**Text excerpt**.
○ ○ ○ ○ ○ ○ ○
# PMS Colors???



## Mrs G (Mar 14, 2008)

I've been asked to embroider some shirts for a local company. She states the PMS colors are: blue is 5425 coated and brown is 4625 uncoated. I've never heard of this before. Can someone enlighten me, please?

Thanks!


----------



## danny (Oct 4, 2007)

Mrs G said:


> I've been asked to embroider some shirts for a local company. She states the PMS colors are: blue is 5425 coated and brown is 4625 uncoated. I've never heard of this before. Can someone enlighten me, please?
> 
> Thanks!


Go to this site and look for them


http://www.materials-world.com/pantone/pantone_uncoated_stock.htm


----------



## danny (Oct 4, 2007)

Mrs G said:


> I've been asked to embroider some shirts for a local company. She states the PMS colors are: blue is 5425 coated and brown is 4625 uncoated. I've never heard of this before. Can someone enlighten me, please?
> 
> Thanks!


 Not sure if that will help with the Embroidy Thread colors or not, but I think that site has links for both coated and uncoated


----------



## Liberty (Jul 18, 2006)

Ask your thread supplier for a PMS cross reference but be careful. If a customer asks for specific PMS numbers we always have them approve and actual sewn sample, no exceptions. Most thread manufacturers have their colors crossed to the closest PMS number but also note that almost all embroidery threads have so much sheen that they cannot match to an uncoated U PMS number. Some cotton threads will cross to a U but that's about it.

And never try to match a color to an on-screen PMS chart - you're asking for trouble if you do. If you do enough corporate work then it is worth it to invest in the PMS chip sets as well.

By the way, neither of these PMS numbers match our Isacord thread chart.

There is an old database at ud.net/thread that might be of some help.

What thread do you use?


----------



## danny (Oct 4, 2007)

I just looked in my Pantone Color chip guide and they are there, but no idea how you would find that color without calling your thread supplier. I do screen printing, so am unfamiliar with the difficulties with matching thread to PMS colors; ink is hard enough some times even with the formula.


----------



## Mrs G (Mar 14, 2008)

Liberty said:


> What thread do you use?


I use Madeira mostly. Wow, I didn't realize people were SO particular about their colors! This will be my first corporate job. Usually I get to pick 'what looks nice'. 

Thank you for your input!


----------



## HGE (Mar 3, 2009)
○ ○ ○ ○ ○ ○ ○
**Extracted entries**.

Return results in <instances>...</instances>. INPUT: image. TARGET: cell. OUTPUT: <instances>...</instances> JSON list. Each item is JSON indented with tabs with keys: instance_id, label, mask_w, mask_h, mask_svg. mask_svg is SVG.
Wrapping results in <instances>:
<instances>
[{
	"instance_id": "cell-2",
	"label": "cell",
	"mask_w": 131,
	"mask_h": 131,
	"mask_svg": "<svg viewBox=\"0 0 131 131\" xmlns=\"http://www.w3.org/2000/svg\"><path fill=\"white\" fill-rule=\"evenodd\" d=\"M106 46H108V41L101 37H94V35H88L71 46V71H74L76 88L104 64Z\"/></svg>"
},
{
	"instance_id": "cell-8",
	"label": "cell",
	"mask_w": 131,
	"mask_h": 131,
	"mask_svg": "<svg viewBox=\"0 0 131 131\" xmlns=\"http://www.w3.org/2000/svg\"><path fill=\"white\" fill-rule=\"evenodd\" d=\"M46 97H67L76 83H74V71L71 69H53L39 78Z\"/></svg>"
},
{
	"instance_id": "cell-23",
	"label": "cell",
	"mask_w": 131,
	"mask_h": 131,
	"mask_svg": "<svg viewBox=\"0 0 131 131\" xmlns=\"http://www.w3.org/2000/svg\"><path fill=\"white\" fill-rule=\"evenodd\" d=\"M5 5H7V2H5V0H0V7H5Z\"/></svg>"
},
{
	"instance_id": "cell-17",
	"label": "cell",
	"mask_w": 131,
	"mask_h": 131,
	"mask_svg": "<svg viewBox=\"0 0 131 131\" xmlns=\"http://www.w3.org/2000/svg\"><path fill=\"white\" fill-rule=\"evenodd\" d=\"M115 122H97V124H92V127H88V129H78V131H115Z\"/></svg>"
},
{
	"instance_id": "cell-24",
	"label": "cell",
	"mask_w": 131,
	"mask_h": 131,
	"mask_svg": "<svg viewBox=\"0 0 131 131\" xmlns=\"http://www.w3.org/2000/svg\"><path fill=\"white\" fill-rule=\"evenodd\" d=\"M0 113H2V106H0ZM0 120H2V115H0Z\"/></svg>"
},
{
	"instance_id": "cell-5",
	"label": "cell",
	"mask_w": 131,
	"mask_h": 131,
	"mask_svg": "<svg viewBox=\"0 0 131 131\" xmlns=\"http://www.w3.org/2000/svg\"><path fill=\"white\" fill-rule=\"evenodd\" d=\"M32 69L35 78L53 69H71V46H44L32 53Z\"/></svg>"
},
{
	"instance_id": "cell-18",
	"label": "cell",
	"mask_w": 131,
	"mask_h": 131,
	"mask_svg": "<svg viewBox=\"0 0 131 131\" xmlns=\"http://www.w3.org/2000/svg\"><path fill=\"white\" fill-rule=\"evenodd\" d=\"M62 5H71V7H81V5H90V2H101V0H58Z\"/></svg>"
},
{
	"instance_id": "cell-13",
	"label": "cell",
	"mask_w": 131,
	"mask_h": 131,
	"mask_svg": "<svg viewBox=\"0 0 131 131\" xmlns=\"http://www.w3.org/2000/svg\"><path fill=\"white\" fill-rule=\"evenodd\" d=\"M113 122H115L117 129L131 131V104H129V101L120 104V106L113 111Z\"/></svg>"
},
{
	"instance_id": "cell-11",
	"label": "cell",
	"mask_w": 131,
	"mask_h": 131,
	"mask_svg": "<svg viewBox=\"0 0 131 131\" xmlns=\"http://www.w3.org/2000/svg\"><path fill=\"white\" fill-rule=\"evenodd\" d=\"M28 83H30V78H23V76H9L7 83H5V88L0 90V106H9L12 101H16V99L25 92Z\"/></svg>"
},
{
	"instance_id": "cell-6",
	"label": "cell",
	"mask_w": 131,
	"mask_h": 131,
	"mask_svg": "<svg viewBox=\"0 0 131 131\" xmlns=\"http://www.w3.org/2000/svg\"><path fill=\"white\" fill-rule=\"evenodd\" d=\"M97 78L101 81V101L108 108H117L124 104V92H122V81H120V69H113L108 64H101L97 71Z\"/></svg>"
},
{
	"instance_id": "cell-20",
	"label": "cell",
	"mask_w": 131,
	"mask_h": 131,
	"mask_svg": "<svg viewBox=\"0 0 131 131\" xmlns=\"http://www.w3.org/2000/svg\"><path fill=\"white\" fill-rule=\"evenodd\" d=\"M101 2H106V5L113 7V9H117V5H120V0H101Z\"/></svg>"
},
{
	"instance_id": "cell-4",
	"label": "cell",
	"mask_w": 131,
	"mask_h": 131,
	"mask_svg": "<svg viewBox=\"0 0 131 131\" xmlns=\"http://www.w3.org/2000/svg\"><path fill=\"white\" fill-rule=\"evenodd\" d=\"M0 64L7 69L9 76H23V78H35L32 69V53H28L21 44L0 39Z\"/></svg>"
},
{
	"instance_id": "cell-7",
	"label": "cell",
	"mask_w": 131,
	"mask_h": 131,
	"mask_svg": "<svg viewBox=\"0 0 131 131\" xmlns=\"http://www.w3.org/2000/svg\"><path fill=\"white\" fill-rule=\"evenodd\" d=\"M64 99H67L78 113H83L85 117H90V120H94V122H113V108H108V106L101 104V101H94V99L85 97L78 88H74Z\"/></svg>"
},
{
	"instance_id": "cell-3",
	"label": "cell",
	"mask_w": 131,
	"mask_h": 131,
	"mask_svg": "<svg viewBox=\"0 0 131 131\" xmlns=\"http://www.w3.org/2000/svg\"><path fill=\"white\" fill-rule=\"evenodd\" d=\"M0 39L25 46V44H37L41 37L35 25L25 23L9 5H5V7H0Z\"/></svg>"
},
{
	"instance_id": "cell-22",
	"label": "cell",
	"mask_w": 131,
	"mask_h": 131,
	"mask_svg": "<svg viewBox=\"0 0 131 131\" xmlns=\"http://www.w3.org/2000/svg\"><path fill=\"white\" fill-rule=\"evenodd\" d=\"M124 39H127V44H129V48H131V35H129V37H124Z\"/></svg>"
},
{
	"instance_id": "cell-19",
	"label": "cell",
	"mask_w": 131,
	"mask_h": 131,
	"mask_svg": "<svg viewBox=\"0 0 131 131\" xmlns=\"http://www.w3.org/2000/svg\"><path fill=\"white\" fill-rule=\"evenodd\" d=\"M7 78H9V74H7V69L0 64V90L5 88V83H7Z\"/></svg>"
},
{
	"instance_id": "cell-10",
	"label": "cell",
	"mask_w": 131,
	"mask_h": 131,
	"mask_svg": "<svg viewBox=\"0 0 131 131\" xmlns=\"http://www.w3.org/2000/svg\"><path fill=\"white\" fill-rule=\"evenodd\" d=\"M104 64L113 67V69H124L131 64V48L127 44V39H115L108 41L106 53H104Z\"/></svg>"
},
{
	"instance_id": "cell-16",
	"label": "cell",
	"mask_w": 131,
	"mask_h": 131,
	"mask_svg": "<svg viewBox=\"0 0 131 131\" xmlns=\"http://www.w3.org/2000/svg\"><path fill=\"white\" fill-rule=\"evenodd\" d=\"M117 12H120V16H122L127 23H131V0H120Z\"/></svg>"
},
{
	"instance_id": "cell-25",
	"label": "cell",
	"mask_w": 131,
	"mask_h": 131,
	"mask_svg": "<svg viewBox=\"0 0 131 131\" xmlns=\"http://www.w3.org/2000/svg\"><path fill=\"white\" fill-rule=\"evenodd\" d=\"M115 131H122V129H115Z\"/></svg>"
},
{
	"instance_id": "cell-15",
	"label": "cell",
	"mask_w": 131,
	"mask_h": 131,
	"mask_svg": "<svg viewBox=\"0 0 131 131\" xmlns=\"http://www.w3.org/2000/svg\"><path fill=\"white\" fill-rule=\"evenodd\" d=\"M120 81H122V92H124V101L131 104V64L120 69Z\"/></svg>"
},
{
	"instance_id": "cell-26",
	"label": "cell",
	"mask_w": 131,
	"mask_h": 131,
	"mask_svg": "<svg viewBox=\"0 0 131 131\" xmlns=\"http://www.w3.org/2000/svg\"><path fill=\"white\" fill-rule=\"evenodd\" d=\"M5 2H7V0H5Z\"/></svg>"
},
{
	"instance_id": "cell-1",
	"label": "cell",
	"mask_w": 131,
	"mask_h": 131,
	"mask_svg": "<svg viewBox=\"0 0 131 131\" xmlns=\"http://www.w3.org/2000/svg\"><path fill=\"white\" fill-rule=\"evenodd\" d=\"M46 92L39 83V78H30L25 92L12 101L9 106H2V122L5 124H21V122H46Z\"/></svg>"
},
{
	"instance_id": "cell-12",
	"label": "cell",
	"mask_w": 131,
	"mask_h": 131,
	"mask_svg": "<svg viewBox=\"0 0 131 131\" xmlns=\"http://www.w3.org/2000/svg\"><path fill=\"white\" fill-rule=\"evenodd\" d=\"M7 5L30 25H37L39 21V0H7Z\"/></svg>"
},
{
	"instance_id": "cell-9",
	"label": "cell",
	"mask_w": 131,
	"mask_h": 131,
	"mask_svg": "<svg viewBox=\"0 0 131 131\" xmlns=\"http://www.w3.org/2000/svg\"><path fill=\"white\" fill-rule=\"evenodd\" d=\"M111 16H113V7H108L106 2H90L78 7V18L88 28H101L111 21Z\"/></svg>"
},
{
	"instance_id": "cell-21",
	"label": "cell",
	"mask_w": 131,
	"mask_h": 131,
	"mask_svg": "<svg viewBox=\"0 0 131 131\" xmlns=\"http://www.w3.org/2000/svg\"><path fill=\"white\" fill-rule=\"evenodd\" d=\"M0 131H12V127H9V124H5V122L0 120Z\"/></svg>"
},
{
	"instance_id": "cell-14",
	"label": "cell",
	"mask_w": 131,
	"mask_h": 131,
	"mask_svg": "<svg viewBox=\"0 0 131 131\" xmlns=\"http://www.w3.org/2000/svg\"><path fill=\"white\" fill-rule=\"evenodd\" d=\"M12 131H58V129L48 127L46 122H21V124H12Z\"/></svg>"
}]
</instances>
○ ○ ○ ○ ○ ○ ○
**Objectives**.
A – Count the lines in the rows that contain the string "instances". Reply with the number only.
B – Continue the forum thread about matching PMS colors to embroidery thread from the point where it stops.

**Answers to the problems**.
A – 4

B –
Herre are a few sites I have found...
EMBROIDERY THREAD DATABASE
Thread - Conversion Charts on Needlepointers.com - Machine Embroidery > Thread - Conversion Charts
The second site has alot of great tools and info...
GL and have a good one!


----------



## lizziemaxine (Nov 14, 2007)

Mrs G said:


> I've been asked to embroider some shirts for a local company. She states the PMS colors are: blue is 5425 coated and brown is 4625 uncoated. I've never heard of this before. Can someone enlighten me, please?
> 
> Thanks!
> 
> ...


----------



## Bayousunrise (Jul 29, 2009)

Make sure they sign off on the sew outs colors. If they don't and they tell you to go with that color and after the job is done they decide they don't look right with the color of the shirt they will try to have you redo the job at your cost. Been there done that. We've learned from our mistakes. After 13 years owning our own business and after 10 years working for someone else that's what we do is make them sign off on the job and colors..


----------



## designsbycrisS (Aug 13, 2009)

I am very familiar with PMS colors (been in the printing industry for a long time) and know when changing to CMYK values it is another ball game as well as for threads. 

When I decided to offer embroidery in my home based business is was more feasible for me to avoid problems by ordering a Pantone swatch book (U is for uncoated) and a Thread sample book. That way you can personally view the color of the Pantone swatch against the thread. It has worked fine for my customers with no complaints.


----------



## Flint54 (Oct 16, 2008)

Almost All Major Businesses that have a logo have a design sheet that specifies the required colors and or color combination's that are authorized in reproductions of the logo. That being said unless you have a Pantone Color Matching Booklet you will have to order the matching thread from the manufacturer of your choice. There are sources on-line that will give you the matches. 

There is one program that I have used in the past that was very helpful and that was "My Thread Box" MyThreadBox - Software for Creative People they also have a free demo to try prior to purchase, I have been quite pleased with the program.

For future ease with your customers I would highly recommend that you make up your own thread chart on white fabric, include a smooth 1" X 1" fill, a tapered satin 0 to @ 1/4" and some lettering block & script of each color you will always have on hand. "Your Stock Colors".

Let your customer pick their colors from this chart, why give them a manufacturer's chart when you know that they will pick every color that you do not have. Then you either have to change their mind or get more thread that will last for this one order and sit for who knows how long until it is used again. 

Pick your standard selections and you will please over 95%+ of your customers, just don't forget to give them several selections of each color!


----------



## LUV DEM TIGERS (Jul 25, 2008)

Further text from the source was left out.